It had been almost eight years since I had graduated from high school, and I hadn’t kept in touch with many of my classmates. Although, in January I reestablished contact with an old acquaintance, Austin Everett. The subject at hand, his movie, Secondhand Hearts. After a few brief Facebook messages we decided to meet at Cheesecake Factory, which turned into a two and a half hour discussion about movies, life after high school, social media, and more particularly his film and his future career.
Over the next few months I would have the opportunity to sit down with Austin a few more times to discuss the movie, his own personal social media use, and ways that I thought he could help bolster himself on different platforms. During these meetings it was apparent the love and passion that he had for film, and for the ability to tell stories through movies.

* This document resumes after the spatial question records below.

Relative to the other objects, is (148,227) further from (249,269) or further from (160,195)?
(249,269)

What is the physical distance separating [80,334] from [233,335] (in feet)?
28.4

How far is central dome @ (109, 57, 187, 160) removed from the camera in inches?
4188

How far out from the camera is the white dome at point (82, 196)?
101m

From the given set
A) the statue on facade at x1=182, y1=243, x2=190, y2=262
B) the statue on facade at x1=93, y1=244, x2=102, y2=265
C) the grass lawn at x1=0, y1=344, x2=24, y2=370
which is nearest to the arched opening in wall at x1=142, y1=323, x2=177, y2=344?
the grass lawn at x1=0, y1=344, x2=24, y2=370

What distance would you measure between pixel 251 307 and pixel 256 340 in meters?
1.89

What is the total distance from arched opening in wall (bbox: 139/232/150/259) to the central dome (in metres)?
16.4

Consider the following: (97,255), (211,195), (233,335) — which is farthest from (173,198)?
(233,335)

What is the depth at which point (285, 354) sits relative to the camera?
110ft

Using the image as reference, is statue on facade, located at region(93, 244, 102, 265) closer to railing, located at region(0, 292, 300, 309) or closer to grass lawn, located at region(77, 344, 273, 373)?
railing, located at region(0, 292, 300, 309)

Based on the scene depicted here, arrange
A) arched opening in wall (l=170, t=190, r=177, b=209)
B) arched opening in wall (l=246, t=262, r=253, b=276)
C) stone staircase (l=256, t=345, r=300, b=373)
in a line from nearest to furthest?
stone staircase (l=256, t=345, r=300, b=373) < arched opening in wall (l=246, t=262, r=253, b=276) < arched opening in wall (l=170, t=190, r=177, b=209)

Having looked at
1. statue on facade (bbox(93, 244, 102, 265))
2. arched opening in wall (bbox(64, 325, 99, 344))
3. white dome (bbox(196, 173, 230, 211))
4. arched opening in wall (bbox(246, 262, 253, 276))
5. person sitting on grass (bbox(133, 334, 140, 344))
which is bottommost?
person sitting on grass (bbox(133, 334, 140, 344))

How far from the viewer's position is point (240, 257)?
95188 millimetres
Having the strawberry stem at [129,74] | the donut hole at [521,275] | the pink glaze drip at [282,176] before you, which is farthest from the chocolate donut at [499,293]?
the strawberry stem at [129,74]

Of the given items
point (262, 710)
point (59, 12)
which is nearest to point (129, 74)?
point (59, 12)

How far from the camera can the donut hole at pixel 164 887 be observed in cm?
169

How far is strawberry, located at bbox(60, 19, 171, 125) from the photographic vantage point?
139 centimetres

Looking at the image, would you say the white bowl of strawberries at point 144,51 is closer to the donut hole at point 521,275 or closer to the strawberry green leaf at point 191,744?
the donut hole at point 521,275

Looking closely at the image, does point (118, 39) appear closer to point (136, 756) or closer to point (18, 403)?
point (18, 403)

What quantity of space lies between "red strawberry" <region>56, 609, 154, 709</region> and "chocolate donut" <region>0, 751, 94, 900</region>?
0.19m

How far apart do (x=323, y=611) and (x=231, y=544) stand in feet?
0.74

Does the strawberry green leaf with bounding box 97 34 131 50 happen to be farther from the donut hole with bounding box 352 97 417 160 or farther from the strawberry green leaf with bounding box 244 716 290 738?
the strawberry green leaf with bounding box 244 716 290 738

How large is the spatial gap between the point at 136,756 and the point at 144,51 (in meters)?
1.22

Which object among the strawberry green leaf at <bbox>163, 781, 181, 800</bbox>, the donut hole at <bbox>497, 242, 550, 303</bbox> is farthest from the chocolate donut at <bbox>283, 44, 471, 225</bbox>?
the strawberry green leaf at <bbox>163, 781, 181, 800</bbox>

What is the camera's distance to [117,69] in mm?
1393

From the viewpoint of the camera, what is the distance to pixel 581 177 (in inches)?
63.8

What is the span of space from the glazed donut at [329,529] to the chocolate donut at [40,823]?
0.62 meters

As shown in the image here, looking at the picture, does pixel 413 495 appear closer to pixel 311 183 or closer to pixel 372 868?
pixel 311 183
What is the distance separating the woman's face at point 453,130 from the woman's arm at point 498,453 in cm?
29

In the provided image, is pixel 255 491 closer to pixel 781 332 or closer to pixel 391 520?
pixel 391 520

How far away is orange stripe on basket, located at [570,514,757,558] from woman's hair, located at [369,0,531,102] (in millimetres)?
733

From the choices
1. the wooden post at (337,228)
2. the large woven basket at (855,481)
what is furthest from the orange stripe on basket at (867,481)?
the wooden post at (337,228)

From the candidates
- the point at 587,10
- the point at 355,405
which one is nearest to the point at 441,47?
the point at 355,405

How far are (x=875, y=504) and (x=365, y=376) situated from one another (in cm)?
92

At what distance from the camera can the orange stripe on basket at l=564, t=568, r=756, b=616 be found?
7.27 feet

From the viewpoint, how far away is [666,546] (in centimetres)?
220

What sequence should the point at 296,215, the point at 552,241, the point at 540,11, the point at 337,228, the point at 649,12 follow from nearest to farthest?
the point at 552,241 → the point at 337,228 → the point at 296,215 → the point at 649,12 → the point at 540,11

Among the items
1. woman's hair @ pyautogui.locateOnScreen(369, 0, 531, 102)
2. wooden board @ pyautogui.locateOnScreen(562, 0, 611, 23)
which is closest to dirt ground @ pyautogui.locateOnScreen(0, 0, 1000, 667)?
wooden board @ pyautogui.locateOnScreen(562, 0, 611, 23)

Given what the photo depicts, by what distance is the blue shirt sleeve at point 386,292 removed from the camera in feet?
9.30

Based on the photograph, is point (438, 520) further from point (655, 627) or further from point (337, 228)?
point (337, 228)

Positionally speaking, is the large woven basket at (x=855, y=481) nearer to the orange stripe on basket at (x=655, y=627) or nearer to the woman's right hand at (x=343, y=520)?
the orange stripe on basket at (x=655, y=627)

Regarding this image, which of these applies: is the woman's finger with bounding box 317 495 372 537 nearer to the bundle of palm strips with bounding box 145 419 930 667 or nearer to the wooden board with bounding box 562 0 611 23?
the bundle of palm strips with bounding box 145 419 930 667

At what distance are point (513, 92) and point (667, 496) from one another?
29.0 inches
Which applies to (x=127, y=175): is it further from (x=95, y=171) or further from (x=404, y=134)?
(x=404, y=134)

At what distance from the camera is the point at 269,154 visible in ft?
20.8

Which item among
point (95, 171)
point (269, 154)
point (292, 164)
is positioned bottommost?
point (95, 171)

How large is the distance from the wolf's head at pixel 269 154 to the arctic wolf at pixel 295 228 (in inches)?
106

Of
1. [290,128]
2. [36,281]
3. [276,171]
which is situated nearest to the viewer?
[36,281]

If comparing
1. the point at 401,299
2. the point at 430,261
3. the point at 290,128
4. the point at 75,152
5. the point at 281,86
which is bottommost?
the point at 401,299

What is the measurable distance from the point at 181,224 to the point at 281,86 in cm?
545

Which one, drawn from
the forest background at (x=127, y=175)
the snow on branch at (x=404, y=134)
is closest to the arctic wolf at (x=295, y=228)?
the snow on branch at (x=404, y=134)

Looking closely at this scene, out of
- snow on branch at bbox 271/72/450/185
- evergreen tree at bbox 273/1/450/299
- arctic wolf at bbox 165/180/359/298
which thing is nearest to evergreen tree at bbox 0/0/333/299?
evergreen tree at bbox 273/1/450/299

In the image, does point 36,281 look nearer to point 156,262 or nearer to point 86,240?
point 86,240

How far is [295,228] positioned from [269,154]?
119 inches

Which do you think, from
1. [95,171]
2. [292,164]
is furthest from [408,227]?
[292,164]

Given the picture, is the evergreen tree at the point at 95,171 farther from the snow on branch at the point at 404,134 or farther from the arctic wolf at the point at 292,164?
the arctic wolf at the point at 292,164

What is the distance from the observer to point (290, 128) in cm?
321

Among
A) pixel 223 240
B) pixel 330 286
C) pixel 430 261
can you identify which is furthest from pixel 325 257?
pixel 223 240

He spoke of the industry with such intrigue and detail, where I saw a movie, Austin saw an intricate work of art with many moving pieces, with excellent chemistry bringing that movie to the big screen.

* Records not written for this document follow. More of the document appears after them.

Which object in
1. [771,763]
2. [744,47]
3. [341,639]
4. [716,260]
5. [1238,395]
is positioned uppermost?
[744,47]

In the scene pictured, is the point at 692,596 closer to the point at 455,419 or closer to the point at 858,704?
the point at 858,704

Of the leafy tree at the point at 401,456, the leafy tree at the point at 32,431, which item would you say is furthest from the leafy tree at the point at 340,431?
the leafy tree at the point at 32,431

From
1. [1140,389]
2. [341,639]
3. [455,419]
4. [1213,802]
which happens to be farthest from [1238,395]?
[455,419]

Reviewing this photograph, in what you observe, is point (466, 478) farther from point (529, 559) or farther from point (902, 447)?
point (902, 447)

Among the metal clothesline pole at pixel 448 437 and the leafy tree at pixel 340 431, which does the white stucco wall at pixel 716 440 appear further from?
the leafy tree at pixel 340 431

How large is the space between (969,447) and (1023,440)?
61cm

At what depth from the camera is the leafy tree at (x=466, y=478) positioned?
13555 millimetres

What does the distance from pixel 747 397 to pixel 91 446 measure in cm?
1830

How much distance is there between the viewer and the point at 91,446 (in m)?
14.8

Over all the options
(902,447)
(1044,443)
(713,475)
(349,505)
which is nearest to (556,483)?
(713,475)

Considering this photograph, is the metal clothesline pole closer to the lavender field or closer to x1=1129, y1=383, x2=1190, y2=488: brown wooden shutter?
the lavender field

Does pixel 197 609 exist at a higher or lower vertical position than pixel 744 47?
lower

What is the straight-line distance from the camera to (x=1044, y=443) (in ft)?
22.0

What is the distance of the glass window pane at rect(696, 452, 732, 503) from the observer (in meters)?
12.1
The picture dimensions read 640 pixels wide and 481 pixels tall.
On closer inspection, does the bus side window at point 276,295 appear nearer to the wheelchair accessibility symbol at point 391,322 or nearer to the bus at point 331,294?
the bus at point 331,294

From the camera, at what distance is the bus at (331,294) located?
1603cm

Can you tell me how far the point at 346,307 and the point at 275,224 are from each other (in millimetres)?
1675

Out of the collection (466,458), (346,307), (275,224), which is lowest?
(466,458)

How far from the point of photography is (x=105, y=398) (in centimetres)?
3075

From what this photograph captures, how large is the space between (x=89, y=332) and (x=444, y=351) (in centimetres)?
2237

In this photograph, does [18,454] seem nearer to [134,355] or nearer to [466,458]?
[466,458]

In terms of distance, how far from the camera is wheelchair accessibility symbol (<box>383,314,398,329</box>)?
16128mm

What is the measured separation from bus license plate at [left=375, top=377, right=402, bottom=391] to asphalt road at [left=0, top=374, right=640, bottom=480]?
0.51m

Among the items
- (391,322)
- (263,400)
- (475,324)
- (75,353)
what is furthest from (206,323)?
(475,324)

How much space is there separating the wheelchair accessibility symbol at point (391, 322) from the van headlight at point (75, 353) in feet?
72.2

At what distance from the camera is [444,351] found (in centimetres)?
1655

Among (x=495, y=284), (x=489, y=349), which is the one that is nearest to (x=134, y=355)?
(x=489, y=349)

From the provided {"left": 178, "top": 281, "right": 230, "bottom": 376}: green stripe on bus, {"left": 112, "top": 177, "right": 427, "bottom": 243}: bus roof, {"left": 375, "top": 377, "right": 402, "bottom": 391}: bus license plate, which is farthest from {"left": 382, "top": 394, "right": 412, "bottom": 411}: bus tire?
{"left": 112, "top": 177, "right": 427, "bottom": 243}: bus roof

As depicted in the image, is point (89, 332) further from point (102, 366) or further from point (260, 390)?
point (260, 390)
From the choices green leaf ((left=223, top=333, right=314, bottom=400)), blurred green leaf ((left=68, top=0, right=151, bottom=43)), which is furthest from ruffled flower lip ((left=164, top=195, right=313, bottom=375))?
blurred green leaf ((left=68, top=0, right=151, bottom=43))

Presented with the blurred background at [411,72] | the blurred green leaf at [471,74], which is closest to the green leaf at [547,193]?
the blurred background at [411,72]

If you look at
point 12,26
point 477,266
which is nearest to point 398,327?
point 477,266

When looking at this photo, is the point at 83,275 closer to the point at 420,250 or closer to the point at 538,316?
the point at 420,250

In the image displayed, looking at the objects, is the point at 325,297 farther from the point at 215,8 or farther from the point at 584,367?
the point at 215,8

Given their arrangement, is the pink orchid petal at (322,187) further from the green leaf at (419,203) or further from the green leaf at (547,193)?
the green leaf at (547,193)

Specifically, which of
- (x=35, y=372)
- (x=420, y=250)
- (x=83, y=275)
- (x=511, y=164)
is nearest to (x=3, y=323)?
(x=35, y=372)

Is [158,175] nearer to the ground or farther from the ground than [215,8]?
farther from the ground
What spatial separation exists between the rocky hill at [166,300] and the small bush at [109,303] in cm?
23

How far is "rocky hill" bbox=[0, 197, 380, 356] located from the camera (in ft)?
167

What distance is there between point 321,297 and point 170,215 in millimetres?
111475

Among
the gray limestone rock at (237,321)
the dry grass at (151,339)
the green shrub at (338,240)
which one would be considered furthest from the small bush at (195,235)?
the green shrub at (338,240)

Fast forward six months from our first sit-down and I managed to make my way on set of the small budgeted independent film. In mere moments of walking in the door, I realized that this did not fit my preconceived notion of what an independent film set would look like. The level of organization, preparation, and professionalism that I experienced were leagues above what I was expecting. As I found my away to a quiet corner of the kitchen, it appeared that I was witnessing a well-oiled machine, and the pieces working independently of each other had perfect cohesion when brought together.
After about forty-five minutes, the scene had wrapped, Austin came over and welcomed me to the set and introduced me to a few of the cast and crew, and we briefly chatted about how things were going, and then he was off doing director things. I made my way to the basement (as these scenes were being filmed in a house) and met the Producer, Connie, and we caught up on some logistical pieces of information and discussed the movie, it was clear that she was busy and stressed, but loving every minute of the process. On our way out of her office, which was a bedroom in the basement, I walked by members of the cast that were laughing and talking and enjoying their time on set. That would be a recurring theme that I would see throughout the five or six visits I would make to the set, everyone was enjoying their time, the people that had been chosen to fill the roles, both on and off the camera, love what they do, and enjoy doing it.
Secondhand Hearts may be a love story in the script, but what I saw was a cast and crew who had a love for making movies with confidence in the script and in each other. This movie won’t bring in millions at the box office on opening weekend, but it will have changed each and every member who were a part of it forever.